Understanding Outlook User-Defined Fields (part 1)

This will be presented in three parts with the objective being to outline how to minimize potential problems when sharing information between Outlook and other programs, particularly when it comes to user-defined fields. If you do not plan on sharing information between Outlook and another program, then this article will be of little interest. However, it is always good to keep in mind that the decisions made today on the basis that you are not currently sharing data will remain in effect tomorrow if the need does arise.

Part one focus is on the construct of the field name itself or more specifically what characters should be used to minimize problems.

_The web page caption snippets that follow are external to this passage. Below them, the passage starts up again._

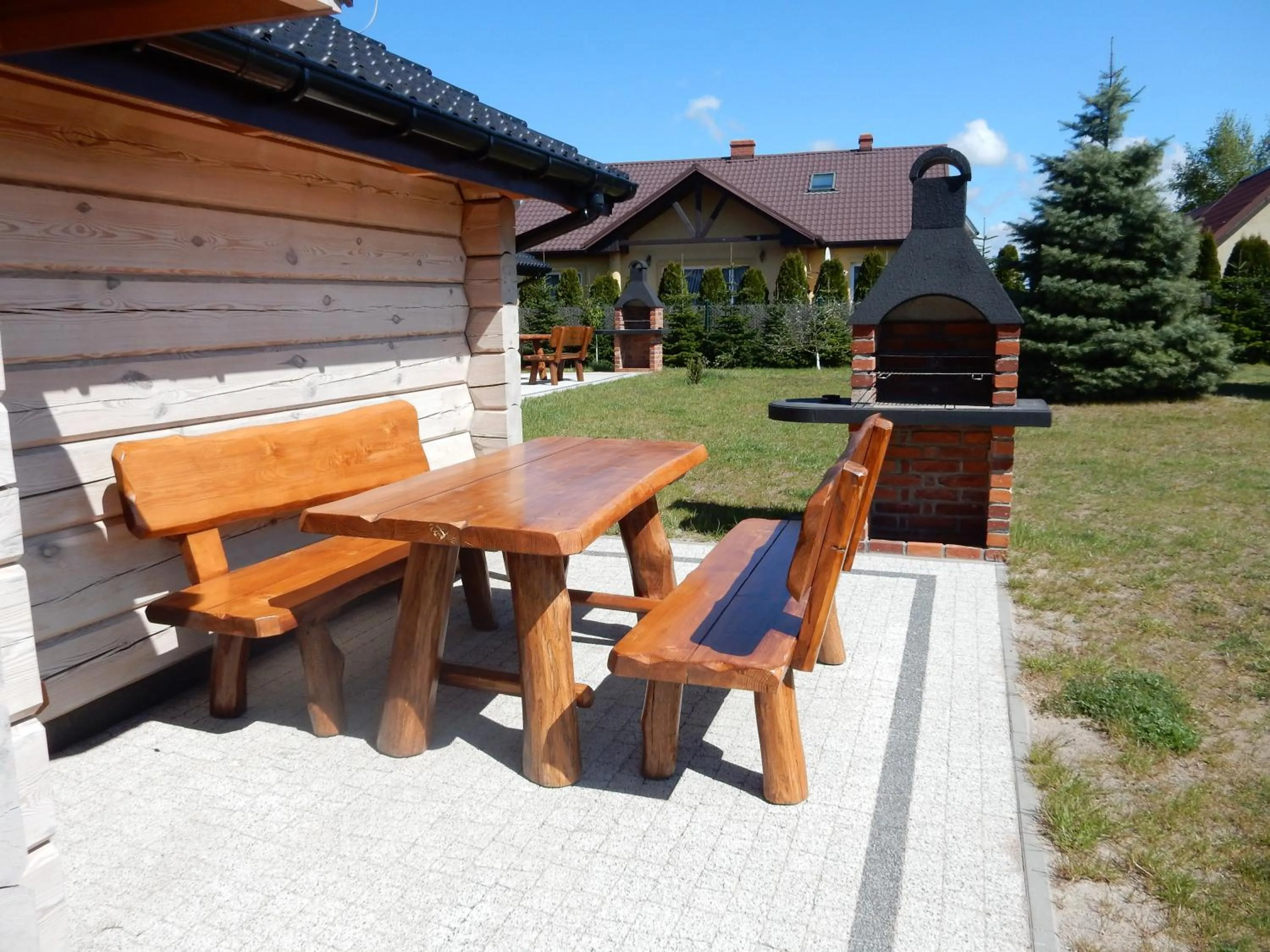 Property building in Domki Kaktus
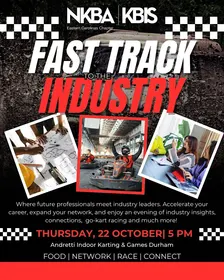 Fast Track to the Industry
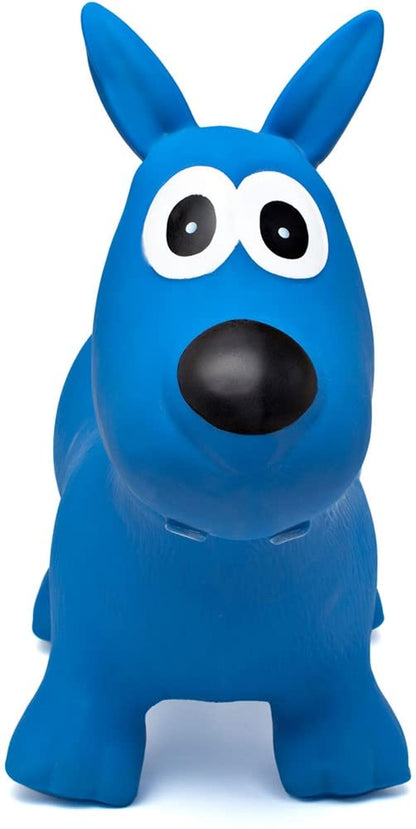 Hippy Skippy - Hond - Blauw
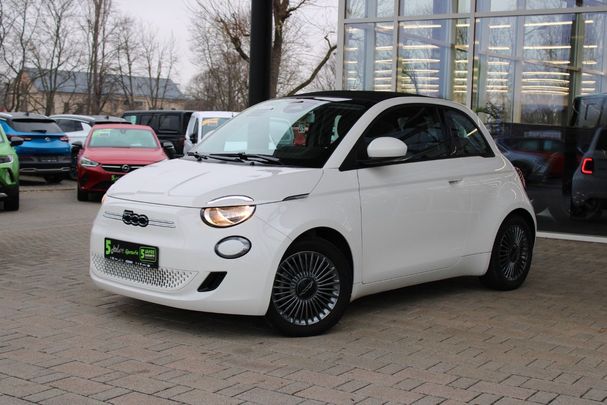 Fiat 500 e 42 kWh 87 kW image number 1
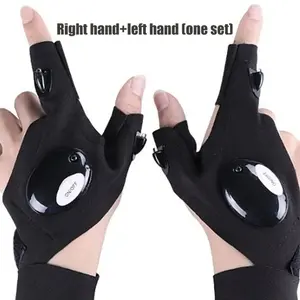 Light Gloves Multi Use Gloves with Finger Lights  Right Hand Left Hand One Glove per order
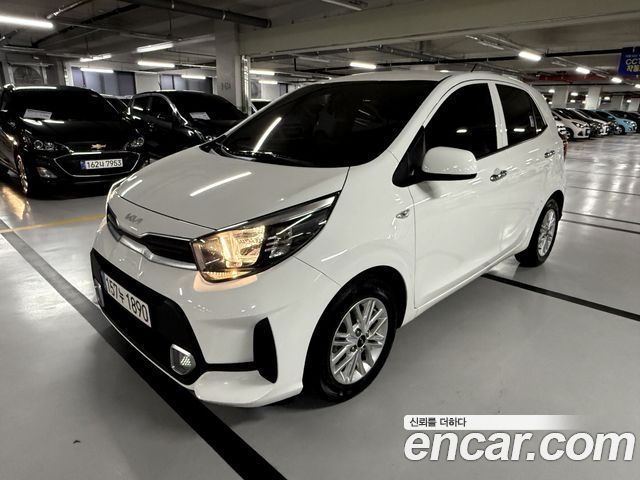 Kia Morning Urban (JA)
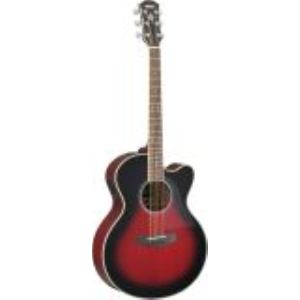 Image de Yamaha CPX700II - Guitare électro-acoustique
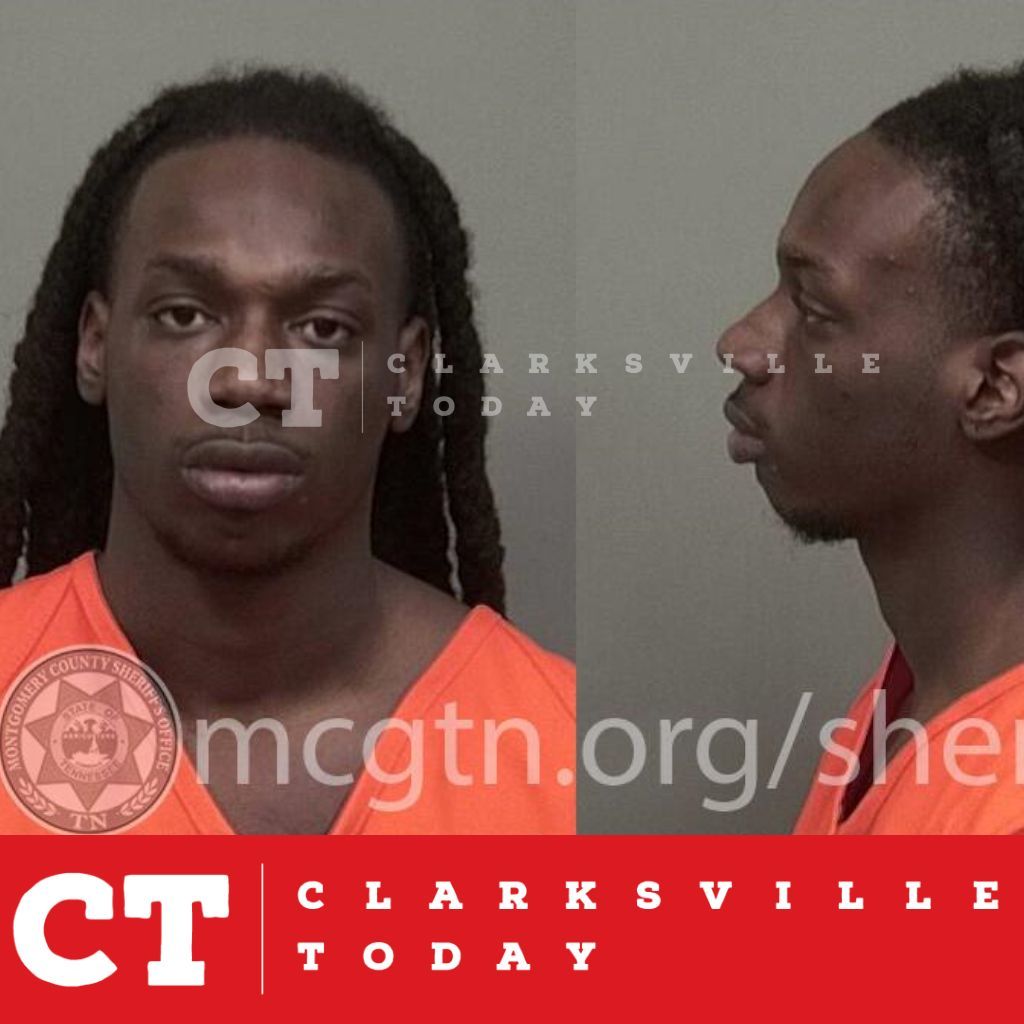 #ClarksvilleToday: 18-year-old Jaisaun Ousley caught with illegal firearm during traffic stop
clarksvilletoday.com/local-news-now…
#ClarksvilleTN #ClarksvilleFirst #VisitClarksvilleTN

Part two will focus on “why it matters”

Part three will focus on how to retain all the flexibility you want in terms of how you “see” the field names versus how other programs have to deal with it.

Outlook provides <almost> complete flexibility when it comes to creating user-defined field names allowing characters in a field name that are not deemed valid by database systems, and not every database/file system has the same rules.

To virtually guarantee that any user-defined field names are 100% compatible with any and all file systems, you just need to follow one simple and very basic rule which is:

Create field names that only contain alphanumeric characters (A-Z, a-z, 0-9) with no spaces or special characters of any kind (such as a single quote etc), do not use spaces and are preferably no longer than 32 characters. No more – no less.

The reason for this is a very simple one. A generic field name will not depend on any other program having to make adjustments for what are considered illegal or special characters. While the reaction may be that you, the user, shouldn’t have to worry about or deal with something like that is valid to a point but that doesn’t alter the primary objcetive of minimizing potential problems.

To provide some simple comparitive examples:

Characters considered illegal in Outlook when defining a user-defined field name are:

  • “[” – left square bracket
  • “]” – right square bracket
  • “_” – underscore
  • “#” – number/pound sign
    (all other characters are considered valid)

Characters considered illegal for an Microsoft Access field name are:

  • ” ” – leading space
  • “.” – period
  • “`” – accent
  • “[” – left square bracket
  • “]” – right square bracket
  • (”) – double quote character
  • “!” – exclamation point
  • - any unprintable character

Ironically, a very common character used in the creation of database field name is the “underscore” ( _ ) character which is not a legal character in Outlook.

Many people seem to like (or are under the impression) that field names in files need to/should be identical when importing. This is not the case but as the simple list above shows, it may be impossible depending on what characters are used in the creation of the Outlook field name.